··· Quoted passage

LED-based solar simulator at the Fraunhofer CSP bifacial PV park. Using different coloured LEDs, an initial diagnosis of the type of PID can be made. Image: Fraunhofer
The idea of bifacial solar cells dates back to the 1960s  and describes the ability of solar cells or modules to convert light from both the front and the rear side into electrical energy. About 10 years ago, technological concepts were introduced to manufacture and mass produce the passivated emitter and rear cell (PERC) in a bifacial design – the so-called bifacial PERC, or PERC+. For PERC+ cells, bifaciality is achieved in an adapted cell process, whereby a full-area rear-side metallisation is replaced with screen-printed metallisation; thus, the rear side becomes translucent .
In 2020 bifacial solar cells are predicted to reach a market share of around 20%, and it is envisaged that the market share will grow steadily to around 60% within the next 10 years . Bifacial PERC is expected to play a key role, because it can conveniently be produced on existing PERC production lines, since production capacity is available and is anticipated to grow further [3,4]. With the introduction of PERC+ technology, new degradation mechanisms have come under the spotlight during the last few years. In this paper, the origin and importance of potential-induced degradation (PID) of bifacial PERC solar cells will be explained.
For PERC+ cells, bifaciality is achieved by omitting the full-area metallisation at the rear side of the solar cell in favour of local contacts. However, without this metallisation there is no electromagnetic shielding of the rear side, making it vulnerable to rear-side PID. This phenomenon has been confirmed by reports in a number of scientific publications in the last two years, on laboratory tests with commercially available bifacial PERC solar cells. Two different rear-side PID mechanisms have so far been distinguished. The first – PID-p – is due to a polarisation effect at the rear interfaces; this effect results in a non-permanent reduction in the field-effect passivation and is mostly reversible. The second mechanism – PID-c – is due to corrosion of the silicon; to a large extent, this is irreversible and results in permanent and localised structural damage to the passivation layers.
PID: A short history
Depending on the polarity of the voltage and on the type of solar module, potential-induced leakage currents through encapsulating module layers can cause various degradation phenomena. For thin-film modules, it has been known since 2003 that transparent conductive oxides (TCOs) based on tin oxide can corrode under conditions of increased humidity and temperature, if the active layer is at negative potential compared with the grounded module frame .

······
··· Supplied material

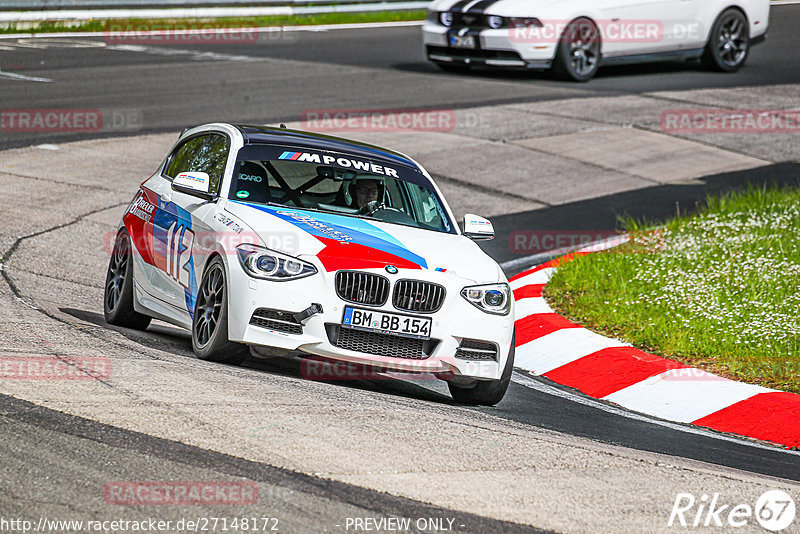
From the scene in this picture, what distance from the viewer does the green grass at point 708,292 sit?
27.2 feet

······

The problem ->
In the text on bifacial PERC solar cells, what is the second rear-side PID mechanism, PID-c, due to?

The answer ->
Corrosion of the silicon.